— start Text segment —

Last year, North Carolina was a team that no one could figure out. Lose to Belmont, beat Louisville. Lose at UAB, beat Michigan State. Beat Kentucky and Texas, lose at Wake Forest.

This year? The question is whether or not the Tar Heels can really challenge for the top of the ACC, and perhaps most of all, if they have enough to complement star guard Marcus Paige. The Tar Heels haven’t been quite so hard to figure out on a given night, but we’re still trying to figure out just how good this team is and will be.

Maybe that’s why Roy Williams didn’t bother to name one area where he’d like to see his team improve on Saturday.

“Nothing other than the game of basketball,” said the North Carolina head coach. “There is not one phase that we can’t get a lot better at, which is good. We need to shoot it better, we need to rebound it better, we need to defend better, we need to talk more on the defensive end.”

North Carolina has actually been a pretty good defensive team. Opponents are shooting under 36 percent from the field, including 26 percent from long range. They force over 14 turnovers per game and are out-rebounding teams by nine per game. So while they can get better, it doesn’t seem they can do so by much at that end of the floor.

The Tar Heels certainly have plenty of talent surrounding Paige. Kennedy Meeks actually leads them in scoring and rebounding, and Brice Johnson is getting better as well, so they’re in reasonably good shape up front. That’s more the case when you add in freshman Justin Jackson contributing right away, and he has a world of upside. There’s also Isaiah Hicks, so you get the idea: the frontcourt is fine.

But alongside Paige, it’s a different story. For offense, at times they might be best served sliding Paige off the ball and having Nate Britt or Joel Berry run the team, but that can’t happen all game. The problem is that none of the shooting guards have distinguished themselves enough, especially shooting the ball. The only Tar Heel other than Paige who shoots better than 34 percent from long range is J.P. Tokoto, and he’s only taken 14 on the season. Plus, he will never be mistaken for a shooter; his game is with his athleticism.

— end Text segment —
— start Record extracts —

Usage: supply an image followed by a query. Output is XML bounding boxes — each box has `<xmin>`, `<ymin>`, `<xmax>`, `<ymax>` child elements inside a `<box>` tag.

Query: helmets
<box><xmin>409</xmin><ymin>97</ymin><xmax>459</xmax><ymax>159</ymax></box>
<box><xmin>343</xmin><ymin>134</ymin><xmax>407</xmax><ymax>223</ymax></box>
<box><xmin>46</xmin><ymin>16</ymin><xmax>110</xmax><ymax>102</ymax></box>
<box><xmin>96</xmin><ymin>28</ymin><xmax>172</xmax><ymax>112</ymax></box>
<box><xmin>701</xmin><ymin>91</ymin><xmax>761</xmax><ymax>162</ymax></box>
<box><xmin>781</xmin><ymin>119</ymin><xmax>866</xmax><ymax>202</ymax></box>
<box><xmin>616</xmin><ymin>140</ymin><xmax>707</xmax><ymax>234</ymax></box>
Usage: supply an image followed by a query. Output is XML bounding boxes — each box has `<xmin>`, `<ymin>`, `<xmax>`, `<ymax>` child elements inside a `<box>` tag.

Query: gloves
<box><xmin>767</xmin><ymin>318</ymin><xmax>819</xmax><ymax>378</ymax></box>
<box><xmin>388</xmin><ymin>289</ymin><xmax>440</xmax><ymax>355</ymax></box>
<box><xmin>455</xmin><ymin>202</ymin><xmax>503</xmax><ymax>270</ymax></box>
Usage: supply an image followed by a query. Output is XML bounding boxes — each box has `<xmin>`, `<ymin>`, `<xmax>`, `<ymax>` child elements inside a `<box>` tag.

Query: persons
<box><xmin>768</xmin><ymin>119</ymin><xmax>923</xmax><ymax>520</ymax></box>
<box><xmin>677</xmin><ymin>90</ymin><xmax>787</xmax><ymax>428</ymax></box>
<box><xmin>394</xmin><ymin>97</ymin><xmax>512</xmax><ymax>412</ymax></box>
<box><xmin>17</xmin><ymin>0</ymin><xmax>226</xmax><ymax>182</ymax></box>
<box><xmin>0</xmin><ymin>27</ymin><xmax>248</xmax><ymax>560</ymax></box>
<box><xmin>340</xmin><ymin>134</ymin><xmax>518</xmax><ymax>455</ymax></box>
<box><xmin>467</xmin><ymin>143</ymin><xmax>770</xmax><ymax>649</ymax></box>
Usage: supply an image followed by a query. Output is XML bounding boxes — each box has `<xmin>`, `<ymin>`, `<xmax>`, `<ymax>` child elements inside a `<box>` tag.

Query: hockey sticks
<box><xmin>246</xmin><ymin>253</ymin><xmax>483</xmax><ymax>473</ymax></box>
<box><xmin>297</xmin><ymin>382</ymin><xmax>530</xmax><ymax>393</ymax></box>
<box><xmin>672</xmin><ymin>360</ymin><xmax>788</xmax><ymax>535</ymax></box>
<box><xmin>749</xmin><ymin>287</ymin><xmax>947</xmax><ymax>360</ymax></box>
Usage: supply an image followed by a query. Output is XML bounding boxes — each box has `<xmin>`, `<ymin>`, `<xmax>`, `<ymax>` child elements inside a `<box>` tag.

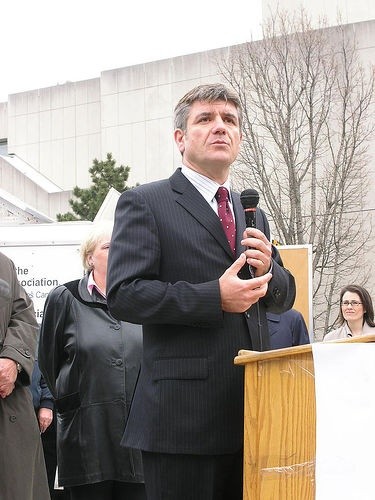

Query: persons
<box><xmin>0</xmin><ymin>252</ymin><xmax>57</xmax><ymax>500</ymax></box>
<box><xmin>37</xmin><ymin>232</ymin><xmax>147</xmax><ymax>500</ymax></box>
<box><xmin>324</xmin><ymin>285</ymin><xmax>375</xmax><ymax>340</ymax></box>
<box><xmin>266</xmin><ymin>309</ymin><xmax>310</xmax><ymax>351</ymax></box>
<box><xmin>106</xmin><ymin>84</ymin><xmax>296</xmax><ymax>500</ymax></box>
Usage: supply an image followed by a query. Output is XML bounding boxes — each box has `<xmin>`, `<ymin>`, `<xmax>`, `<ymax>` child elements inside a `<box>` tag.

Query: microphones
<box><xmin>240</xmin><ymin>189</ymin><xmax>259</xmax><ymax>257</ymax></box>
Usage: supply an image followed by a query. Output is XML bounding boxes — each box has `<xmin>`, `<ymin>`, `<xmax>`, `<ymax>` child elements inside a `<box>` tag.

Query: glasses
<box><xmin>342</xmin><ymin>300</ymin><xmax>362</xmax><ymax>307</ymax></box>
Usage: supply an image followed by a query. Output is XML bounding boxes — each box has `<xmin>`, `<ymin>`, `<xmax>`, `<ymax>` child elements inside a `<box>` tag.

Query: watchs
<box><xmin>17</xmin><ymin>362</ymin><xmax>23</xmax><ymax>373</ymax></box>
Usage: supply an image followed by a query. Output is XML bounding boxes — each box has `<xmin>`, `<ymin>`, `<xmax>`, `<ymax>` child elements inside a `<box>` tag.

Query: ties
<box><xmin>214</xmin><ymin>187</ymin><xmax>237</xmax><ymax>258</ymax></box>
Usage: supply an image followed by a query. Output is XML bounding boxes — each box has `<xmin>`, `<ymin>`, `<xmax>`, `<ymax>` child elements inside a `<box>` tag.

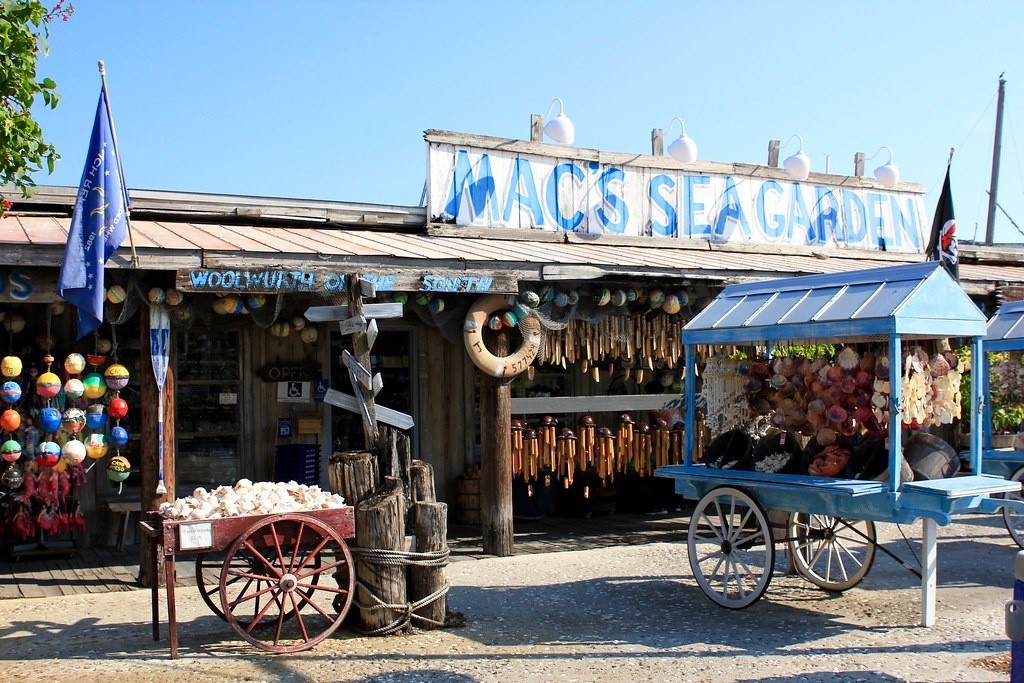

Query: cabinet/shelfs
<box><xmin>95</xmin><ymin>326</ymin><xmax>245</xmax><ymax>505</ymax></box>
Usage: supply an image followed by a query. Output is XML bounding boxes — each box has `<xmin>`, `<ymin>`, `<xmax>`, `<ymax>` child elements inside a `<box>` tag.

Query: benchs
<box><xmin>108</xmin><ymin>503</ymin><xmax>141</xmax><ymax>552</ymax></box>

— end Record extracts —

Required work. Continue the text on the North Carolina Tar Heels' season, starting right after its final sentence. The records are a separate body of material and have no connection to the text on North Carolina basketball.

The answer.
Williams has tried a few different players off the ball, as Paige and Jackson are the only players to start every game thus far. He’s tried starting Britt and moving Paige, he tried Theo Pinson (who has hardly been the impact player he was projected to be), and he’s tried Tokoto there instead of at small forward. Jackson has played there almost by default for a big lineup, but he hasn’t clicked from long range yet.

For his part, Paige has shot below 35 percent from the field, and that’s not much better than his three-point percentage. That’s more evidence of the load he is trying to carry. The fact that they have won despite that is one more reason Williams is optimistic about this team, and that’s understandable. However, Paige needs help on the perimeter.

The good thing for North Carolina is that few ACC teams play a zone defense. They are a team ripe to be zoned often, with strength up front and a weakness shooting the ball. But not facing such teams doesn’t mean they can get away with this much longer. Teams will key even more on Paige and the interior players, and make them have to prove themselves from the perimeter.

North Carolina is 8-3 after beating Ohio State 82-74 in Chicago on Saturday. None of the three losses – to Butler in the Battle 4 Atlantis, Iowa at Home and at Kentucky – are bad ones, though they would surely love to have the home loss to Iowa back. They have wins over Davidson, UCLA, Florida and now Ohio State, but none of those are terribly impressive. Davidson is 9-1 against a soft schedule, but Atlantic 10 play looms. UCLA and Florida have proven to be good, but not very good (and the former was throttled by Kentucky on Saturday in the game immediately following theirs). The jury is still out on just how good Ohio State is, and will be even more so now.

UAB and William & Mary are the only games left before ACC play begins. Both are at home, and both are games they should win. That would put them at 10-3 and still with wins whose quality is up for debate. We will start to get a sense of just how good they are after a few ACC games. For now, we have to wait.